# [HOW TO COMPLETE THIS TASK]
Your response should match the records line for line.

# [DATA FOR PROCESSING]
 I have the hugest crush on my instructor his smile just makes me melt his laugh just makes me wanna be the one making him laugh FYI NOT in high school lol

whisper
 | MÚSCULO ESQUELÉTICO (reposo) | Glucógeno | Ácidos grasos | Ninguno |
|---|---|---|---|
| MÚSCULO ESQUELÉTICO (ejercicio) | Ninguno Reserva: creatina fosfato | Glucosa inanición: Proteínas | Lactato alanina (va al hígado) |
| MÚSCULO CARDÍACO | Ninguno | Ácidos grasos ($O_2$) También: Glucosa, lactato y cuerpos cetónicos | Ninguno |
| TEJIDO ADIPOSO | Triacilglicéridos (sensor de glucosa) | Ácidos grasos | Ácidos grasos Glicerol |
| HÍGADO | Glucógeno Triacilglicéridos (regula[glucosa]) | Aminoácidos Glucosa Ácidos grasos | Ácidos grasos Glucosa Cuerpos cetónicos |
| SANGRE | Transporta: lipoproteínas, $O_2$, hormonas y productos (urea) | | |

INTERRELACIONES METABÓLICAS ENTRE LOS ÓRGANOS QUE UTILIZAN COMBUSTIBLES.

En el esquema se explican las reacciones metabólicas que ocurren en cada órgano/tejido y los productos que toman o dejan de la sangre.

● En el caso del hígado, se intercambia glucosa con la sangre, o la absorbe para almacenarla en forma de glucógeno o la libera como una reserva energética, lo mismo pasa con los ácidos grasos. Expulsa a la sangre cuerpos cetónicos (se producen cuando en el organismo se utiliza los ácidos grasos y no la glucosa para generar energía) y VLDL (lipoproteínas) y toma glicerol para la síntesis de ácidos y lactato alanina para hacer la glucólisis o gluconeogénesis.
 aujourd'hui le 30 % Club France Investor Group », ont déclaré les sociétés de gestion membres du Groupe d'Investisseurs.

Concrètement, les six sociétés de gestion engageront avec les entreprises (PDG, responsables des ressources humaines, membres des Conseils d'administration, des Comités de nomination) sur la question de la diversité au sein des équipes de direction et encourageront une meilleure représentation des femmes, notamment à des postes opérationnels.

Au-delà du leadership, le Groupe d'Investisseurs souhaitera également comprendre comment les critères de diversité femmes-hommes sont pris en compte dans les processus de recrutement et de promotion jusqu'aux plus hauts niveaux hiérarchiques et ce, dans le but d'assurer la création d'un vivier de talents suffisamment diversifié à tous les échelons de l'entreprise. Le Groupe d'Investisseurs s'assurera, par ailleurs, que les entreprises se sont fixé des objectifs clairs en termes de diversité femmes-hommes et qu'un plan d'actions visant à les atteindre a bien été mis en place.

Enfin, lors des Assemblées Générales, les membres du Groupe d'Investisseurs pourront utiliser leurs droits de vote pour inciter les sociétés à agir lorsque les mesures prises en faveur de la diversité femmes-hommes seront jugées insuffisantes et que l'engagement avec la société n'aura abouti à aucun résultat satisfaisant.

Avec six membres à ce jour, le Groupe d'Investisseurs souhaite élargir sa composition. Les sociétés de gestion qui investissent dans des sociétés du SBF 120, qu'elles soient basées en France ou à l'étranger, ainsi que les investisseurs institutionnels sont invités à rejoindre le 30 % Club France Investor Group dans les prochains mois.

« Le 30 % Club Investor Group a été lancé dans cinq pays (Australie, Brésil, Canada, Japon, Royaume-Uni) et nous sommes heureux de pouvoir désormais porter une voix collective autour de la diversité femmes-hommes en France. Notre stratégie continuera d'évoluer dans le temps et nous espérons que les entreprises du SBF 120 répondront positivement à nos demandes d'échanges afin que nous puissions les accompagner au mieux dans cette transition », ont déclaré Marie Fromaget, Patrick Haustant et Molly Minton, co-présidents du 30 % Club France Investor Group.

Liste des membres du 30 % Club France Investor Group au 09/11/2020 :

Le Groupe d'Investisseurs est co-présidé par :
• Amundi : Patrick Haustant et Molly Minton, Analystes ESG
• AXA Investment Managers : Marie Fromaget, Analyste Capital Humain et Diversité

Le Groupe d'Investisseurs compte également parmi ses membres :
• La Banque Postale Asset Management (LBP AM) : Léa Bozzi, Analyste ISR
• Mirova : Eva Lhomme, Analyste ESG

# [SOLUTION TO THIS EXERCISE]
 I have the hugest crush on my instructor his smile just makes me melt his laugh just makes me wanna be the one making him laugh FYI NOT in high school lol

whisper
 | MÚSCULO ESQUELÉTICO (reposo) | Glucógeno | Ácidos grasos | Ninguno |
|---|---|---|---|
| MÚSCULO ESQUELÉTICO (ejercicio) | Ninguno Reserva: creatina fosfato | Glucosa inanición: Proteínas | Lactato alanina (va al hígado) |
| MÚSCULO CARDÍACO | Ninguno | Ácidos grasos ($O_2$) También: Glucosa, lactato y cuerpos cetónicos | Ninguno |
| TEJIDO ADIPOSO | Triacilglicéridos (sensor de glucosa) | Ácidos grasos | Ácidos grasos Glicerol |
| HÍGADO | Glucógeno Triacilglicéridos (regula[glucosa]) | Aminoácidos Glucosa Ácidos grasos | Ácidos grasos Glucosa Cuerpos cetónicos |
| SANGRE | Transporta: lipoproteínas, $O_2$, hormonas y productos (urea) | | |

INTERRELACIONES METABÓLICAS ENTRE LOS ÓRGANOS QUE UTILIZAN COMBUSTIBLES.

En el esquema se explican las reacciones metabólicas que ocurren en cada órgano/tejido y los productos que toman o dejan de la sangre.

● En el caso del hígado, se intercambia glucosa con la sangre, o la absorbe para almacenarla en forma de glucógeno o la libera como una reserva energética, lo mismo pasa con los ácidos grasos. Expulsa a la sangre cuerpos cetónicos (se producen cuando en el organismo se utiliza los ácidos grasos y no la glucosa para generar energía) y VLDL (lipoproteínas) y toma glicerol para la síntesis de ácidos y lactato alanina para hacer la glucólisis o gluconeogénesis.
 aujourd'hui le 30 % Club France Investor Group », ont déclaré les sociétés de gestion membres du Groupe d'Investisseurs.

Concrètement, les six sociétés de gestion engageront avec les entreprises (PDG, responsables des ressources humaines, membres des Conseils d'administration, des Comités de nomination) sur la question de la diversité au sein des équipes de direction et encourageront une meilleure représentation des femmes, notamment à des postes opérationnels.

Au-delà du leadership, le Groupe d'Investisseurs souhaitera également comprendre comment les critères de diversité femmes-hommes sont pris en compte dans les processus de recrutement et de promotion jusqu'aux plus hauts niveaux hiérarchiques et ce, dans le but d'assurer la création d'un vivier de talents suffisamment diversifié à tous les échelons de l'entreprise. Le Groupe d'Investisseurs s'assurera, par ailleurs, que les entreprises se sont fixé des objectifs clairs en termes de diversité femmes-hommes et qu'un plan d'actions visant à les atteindre a bien été mis en place.

Enfin, lors des Assemblées Générales, les membres du Groupe d'Investisseurs pourront utiliser leurs droits de vote pour inciter les sociétés à agir lorsque les mesures prises en faveur de la diversité femmes-hommes seront jugées insuffisantes et que l'engagement avec la société n'aura abouti à aucun résultat satisfaisant.

Avec six membres à ce jour, le Groupe d'Investisseurs souhaite élargir sa composition. Les sociétés de gestion qui investissent dans des sociétés du SBF 120, qu'elles soient basées en France ou à l'étranger, ainsi que les investisseurs institutionnels sont invités à rejoindre le 30 % Club France Investor Group dans les prochains mois.

« Le 30 % Club Investor Group a été lancé dans cinq pays (Australie, Brésil, Canada, Japon, Royaume-Uni) et nous sommes heureux de pouvoir désormais porter une voix collective autour de la diversité femmes-hommes en France. Notre stratégie continuera d'évoluer dans le temps et nous espérons que les entreprises du SBF 120 répondront positivement à nos demandes d'échanges afin que nous puissions les accompagner au mieux dans cette transition », ont déclaré Marie Fromaget, Patrick Haustant et Molly Minton, co-présidents du 30 % Club France Investor Group.

Liste des membres du 30 % Club France Investor Group au 09/11/2020 :

Le Groupe d'Investisseurs est co-présidé par :
• Amundi : Patrick Haustant et Molly Minton, Analystes ESG
• AXA Investment Managers : Marie Fromaget, Analyste Capital Humain et Diversité

Le Groupe d'Investisseurs compte également parmi ses membres :
• La Banque Postale Asset Management (LBP AM) : Léa Bozzi, Analyste ISR
• Mirova : Eva Lhomme, Analyste ESG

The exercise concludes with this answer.